■ **What is expected**
Each entry below needs to be retyped exactly as given.

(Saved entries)
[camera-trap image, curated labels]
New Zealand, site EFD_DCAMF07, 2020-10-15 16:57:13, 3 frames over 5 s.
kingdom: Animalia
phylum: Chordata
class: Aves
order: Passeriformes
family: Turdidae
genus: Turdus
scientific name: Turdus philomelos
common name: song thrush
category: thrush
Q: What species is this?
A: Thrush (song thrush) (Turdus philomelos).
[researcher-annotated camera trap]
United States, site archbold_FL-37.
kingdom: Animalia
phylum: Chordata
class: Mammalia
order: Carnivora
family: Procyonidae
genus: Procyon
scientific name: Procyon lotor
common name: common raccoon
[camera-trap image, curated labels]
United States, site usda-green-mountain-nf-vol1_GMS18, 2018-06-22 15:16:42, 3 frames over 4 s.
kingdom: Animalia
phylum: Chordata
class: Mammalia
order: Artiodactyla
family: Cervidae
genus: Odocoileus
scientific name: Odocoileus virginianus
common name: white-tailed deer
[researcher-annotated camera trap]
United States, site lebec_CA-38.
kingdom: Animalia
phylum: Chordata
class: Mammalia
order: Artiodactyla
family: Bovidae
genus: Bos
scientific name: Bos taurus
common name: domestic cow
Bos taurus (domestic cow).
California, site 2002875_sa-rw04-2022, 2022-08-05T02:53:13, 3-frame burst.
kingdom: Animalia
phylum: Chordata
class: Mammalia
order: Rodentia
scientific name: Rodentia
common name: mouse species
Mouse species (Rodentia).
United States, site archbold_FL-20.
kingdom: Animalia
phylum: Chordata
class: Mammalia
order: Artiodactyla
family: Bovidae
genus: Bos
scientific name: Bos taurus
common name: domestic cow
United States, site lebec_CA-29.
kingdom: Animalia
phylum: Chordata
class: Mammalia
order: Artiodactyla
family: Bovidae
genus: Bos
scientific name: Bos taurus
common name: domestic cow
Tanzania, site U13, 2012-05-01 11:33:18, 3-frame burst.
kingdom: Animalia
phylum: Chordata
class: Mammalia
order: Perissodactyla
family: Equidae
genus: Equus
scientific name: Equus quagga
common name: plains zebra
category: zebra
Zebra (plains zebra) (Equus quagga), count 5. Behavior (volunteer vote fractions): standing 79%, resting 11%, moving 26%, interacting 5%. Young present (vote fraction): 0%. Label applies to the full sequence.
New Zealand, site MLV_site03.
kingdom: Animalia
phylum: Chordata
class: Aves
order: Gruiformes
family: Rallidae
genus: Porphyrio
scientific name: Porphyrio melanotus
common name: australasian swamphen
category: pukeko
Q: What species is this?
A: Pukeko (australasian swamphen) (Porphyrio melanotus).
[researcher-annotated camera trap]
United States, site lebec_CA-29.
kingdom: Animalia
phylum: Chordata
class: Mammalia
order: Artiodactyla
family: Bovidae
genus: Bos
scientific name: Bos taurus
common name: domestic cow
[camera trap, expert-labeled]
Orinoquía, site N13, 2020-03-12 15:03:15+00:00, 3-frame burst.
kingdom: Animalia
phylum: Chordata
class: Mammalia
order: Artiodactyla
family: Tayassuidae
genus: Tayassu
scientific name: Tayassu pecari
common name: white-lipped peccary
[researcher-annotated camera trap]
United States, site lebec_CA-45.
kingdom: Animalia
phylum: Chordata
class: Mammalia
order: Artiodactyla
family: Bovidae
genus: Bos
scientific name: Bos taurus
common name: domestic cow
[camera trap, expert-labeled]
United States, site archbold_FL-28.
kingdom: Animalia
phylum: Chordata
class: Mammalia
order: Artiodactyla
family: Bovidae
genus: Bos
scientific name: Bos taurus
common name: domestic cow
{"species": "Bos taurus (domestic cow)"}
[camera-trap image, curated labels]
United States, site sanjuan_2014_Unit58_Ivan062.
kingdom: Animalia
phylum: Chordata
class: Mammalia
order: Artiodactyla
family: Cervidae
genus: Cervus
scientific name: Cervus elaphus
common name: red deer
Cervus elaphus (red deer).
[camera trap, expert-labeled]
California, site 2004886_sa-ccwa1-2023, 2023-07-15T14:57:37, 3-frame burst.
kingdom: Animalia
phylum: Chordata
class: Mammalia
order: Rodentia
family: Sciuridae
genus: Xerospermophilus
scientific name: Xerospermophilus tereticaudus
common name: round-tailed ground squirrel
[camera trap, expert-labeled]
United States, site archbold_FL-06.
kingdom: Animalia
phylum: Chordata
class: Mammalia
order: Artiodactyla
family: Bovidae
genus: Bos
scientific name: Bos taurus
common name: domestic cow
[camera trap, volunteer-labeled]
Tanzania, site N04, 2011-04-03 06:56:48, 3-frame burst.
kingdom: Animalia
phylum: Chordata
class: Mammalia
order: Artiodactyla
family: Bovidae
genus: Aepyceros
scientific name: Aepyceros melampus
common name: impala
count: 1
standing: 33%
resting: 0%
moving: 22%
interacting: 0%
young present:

■ **Solution to this exercise**
[camera-trap image, curated labels]
New Zealand, site EFD_DCAMF07, 2020-10-15 16:57:13, 3 frames over 5 s.
kingdom: Animalia
phylum: Chordata
class: Aves
order: Passeriformes
family: Turdidae
genus: Turdus
scientific name: Turdus philomelos
common name: song thrush
category: thrush
Q: What species is this?
A: Thrush (song thrush) (Turdus philomelos).
[researcher-annotated camera trap]
United States, site archbold_FL-37.
kingdom: Animalia
phylum: Chordata
class: Mammalia
order: Carnivora
family: Procyonidae
genus: Procyon
scientific name: Procyon lotor
common name: common raccoon
[camera-trap image, curated labels]
United States, site usda-green-mountain-nf-vol1_GMS18, 2018-06-22 15:16:42, 3 frames over 4 s.
kingdom: Animalia
phylum: Chordata
class: Mammalia
order: Artiodactyla
family: Cervidae
genus: Odocoileus
scientific name: Odocoileus virginianus
common name: white-tailed deer
[researcher-annotated camera trap]
United States, site lebec_CA-38.
kingdom: Animalia
phylum: Chordata
class: Mammalia
order: Artiodactyla
family: Bovidae
genus: Bos
scientific name: Bos taurus
common name: domestic cow
Bos taurus (domestic cow).
California, site 2002875_sa-rw04-2022, 2022-08-05T02:53:13, 3-frame burst.
kingdom: Animalia
phylum: Chordata
class: Mammalia
order: Rodentia
scientific name: Rodentia
common name: mouse species
Mouse species (Rodentia).
United States, site archbold_FL-20.
kingdom: Animalia
phylum: Chordata
class: Mammalia
order: Artiodactyla
family: Bovidae
genus: Bos
scientific name: Bos taurus
common name: domestic cow
United States, site lebec_CA-29.
kingdom: Animalia
phylum: Chordata
class: Mammalia
order: Artiodactyla
family: Bovidae
genus: Bos
scientific name: Bos taurus
common name: domestic cow
Tanzania, site U13, 2012-05-01 11:33:18, 3-frame burst.
kingdom: Animalia
phylum: Chordata
class: Mammalia
order: Perissodactyla
family: Equidae
genus: Equus
scientific name: Equus quagga
common name: plains zebra
category: zebra
Zebra (plains zebra) (Equus quagga), count 5. Behavior (volunteer vote fractions): standing 79%, resting 11%, moving 26%, interacting 5%. Young present (vote fraction): 0%. Label applies to the full sequence.
New Zealand, site MLV_site03.
kingdom: Animalia
phylum: Chordata
class: Aves
order: Gruiformes
family: Rallidae
genus: Porphyrio
scientific name: Porphyrio melanotus
common name: australasian swamphen
category: pukeko
Q: What species is this?
A: Pukeko (australasian swamphen) (Porphyrio melanotus).
[researcher-annotated camera trap]
United States, site lebec_CA-29.
kingdom: Animalia
phylum: Chordata
class: Mammalia
order: Artiodactyla
family: Bovidae
genus: Bos
scientific name: Bos taurus
common name: domestic cow
[camera trap, expert-labeled]
Orinoquía, site N13, 2020-03-12 15:03:15+00:00, 3-frame burst.
kingdom: Animalia
phylum: Chordata
class: Mammalia
order: Artiodactyla
family: Tayassuidae
genus: Tayassu
scientific name: Tayassu pecari
common name: white-lipped peccary
[researcher-annotated camera trap]
United States, site lebec_CA-45.
kingdom: Animalia
phylum: Chordata
class: Mammalia
order: Artiodactyla
family: Bovidae
genus: Bos
scientific name: Bos taurus
common name: domestic cow
[camera trap, expert-labeled]
United States, site archbold_FL-28.
kingdom: Animalia
phylum: Chordata
class: Mammalia
order: Artiodactyla
family: Bovidae
genus: Bos
scientific name: Bos taurus
common name: domestic cow
{"species": "Bos taurus (domestic cow)"}
[camera-trap image, curated labels]
United States, site sanjuan_2014_Unit58_Ivan062.
kingdom: Animalia
phylum: Chordata
class: Mammalia
order: Artiodactyla
family: Cervidae
genus: Cervus
scientific name: Cervus elaphus
common name: red deer
Cervus elaphus (red deer).
[camera trap, expert-labeled]
California, site 2004886_sa-ccwa1-2023, 2023-07-15T14:57:37, 3-frame burst.
kingdom: Animalia
phylum: Chordata
class: Mammalia
order: Rodentia
family: Sciuridae
genus: Xerospermophilus
scientific name: Xerospermophilus tereticaudus
common name: round-tailed ground squirrel
[camera trap, expert-labeled]
United States, site archbold_FL-06.
kingdom: Animalia
phylum: Chordata
class: Mammalia
order: Artiodactyla
family: Bovidae
genus: Bos
scientific name: Bos taurus
common name: domestic cow
[camera trap, volunteer-labeled]
Tanzania, site N04, 2011-04-03 06:56:48, 3-frame burst.
kingdom: Animalia
phylum: Chordata
class: Mammalia
order: Artiodactyla
family: Bovidae
genus: Aepyceros
scientific name: Aepyceros melampus
common name: impala
count: 1
standing: 33%
resting: 0%
moving: 22%
interacting: 0%
young present:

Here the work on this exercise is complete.